Problem details.
Continue the paper below on the VLSI implementation of an FIR filter for the discrete wavelet transform, starting right after its final sentence.

--- START OF Provided passage ---

VLSI Implementation of FIR Filter for
Discrete Wavelet Transform

Rashmi Patil; Dr.M.T.Kolte

VLSI Implementation of FIR Filter for Discrete Wavelet Transform

Rashmi Patil¹, Dr.M.T.Kolte²

Research Student, Dept. of Electronics, B. D. C. O. E., Sevagram, Wardha, Maharashtra, India
Professor and H .O. D, Dept.of ENTC, M. I. T. C. O. E., Pune, Maharashtra, India

Related article at Pubmed, Scholar Google

Visit for more related articles at International Journal of Advanced Research in Electrical, Electronics and Instrumentation Engineering

Abstract

Digital Signal processing ranks among the most demanding applications of digital design concepts. It is a mature technology domain wherein the demands for enhanced performance and resource utilization have risen exponentially over the years. Finite impulse response (FIR) filters are used in Digital Signal Processing applications.Accuracy in Filter Designing is based on the Multiplication and accumulation of filter coefficients. This paper describes an approach to the VLSI implementation of digital filter which is flexible and provides superior to traditional approaches,low power, and area efficient Discrete Wavelet Transform architecture.

--- END OF Provided passage ---
--- START OF Supplied data ---

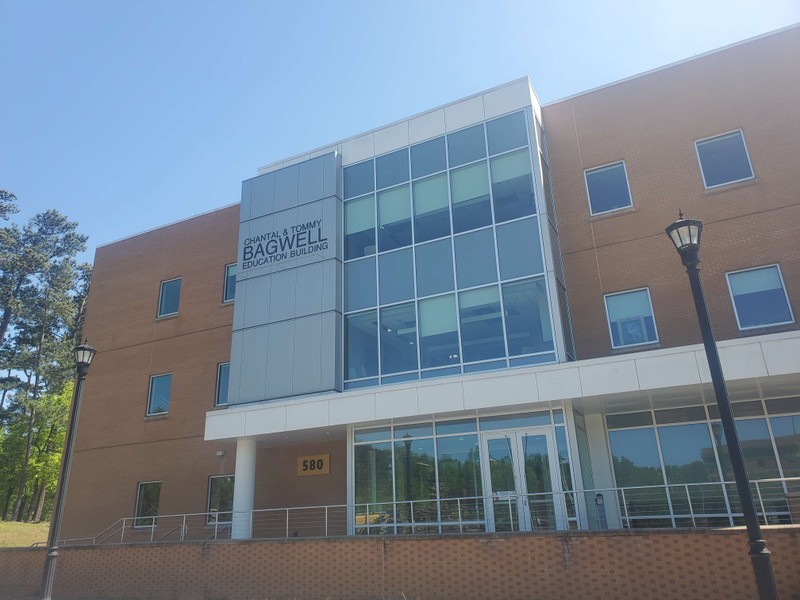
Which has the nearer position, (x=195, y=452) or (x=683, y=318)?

--- END OF Supplied data ---

Reply.
Keywords

Adder,Digital signal processing (DSP), finite impulse response (FIR) filter, Multiplier, six tap Fir Filter, VLSI design

INTRODUCTION

With the growing demand on battery powered mobile computing and communication devices, how to achieve low power dissipation in order to extend battery life becomes a major concern of IC designer. DSP systems are widely used in commuting and communication area. FIR filter is one of the basic element in DSP application. Impulse response can either finite or infinite. The method for designing and implementing these two filter classes differ considerably. FIR filters are digital filter whose response to the unit filter (Unit Sample Function) is finite in duration. This is in contrast to Infinite impulse response (IIR) filters whose response to unit impulse is infinite in duration [1].

FIR and IIR filters each have advantages and disadvantage, and neither is based in all situations. FIR filter can be implemented using either recursive or non-recursive techniques, but usually non recursive technique are used. FIR filters are widely used in DSP systems that are characterized by the extensive sequence of multiplications operations. In some applications, the FIR filter circuit must be able to operate at high sample rates, while in other applications, the FIR filter circuit must be a low power circuit operating at moderate sample rates [3],[4].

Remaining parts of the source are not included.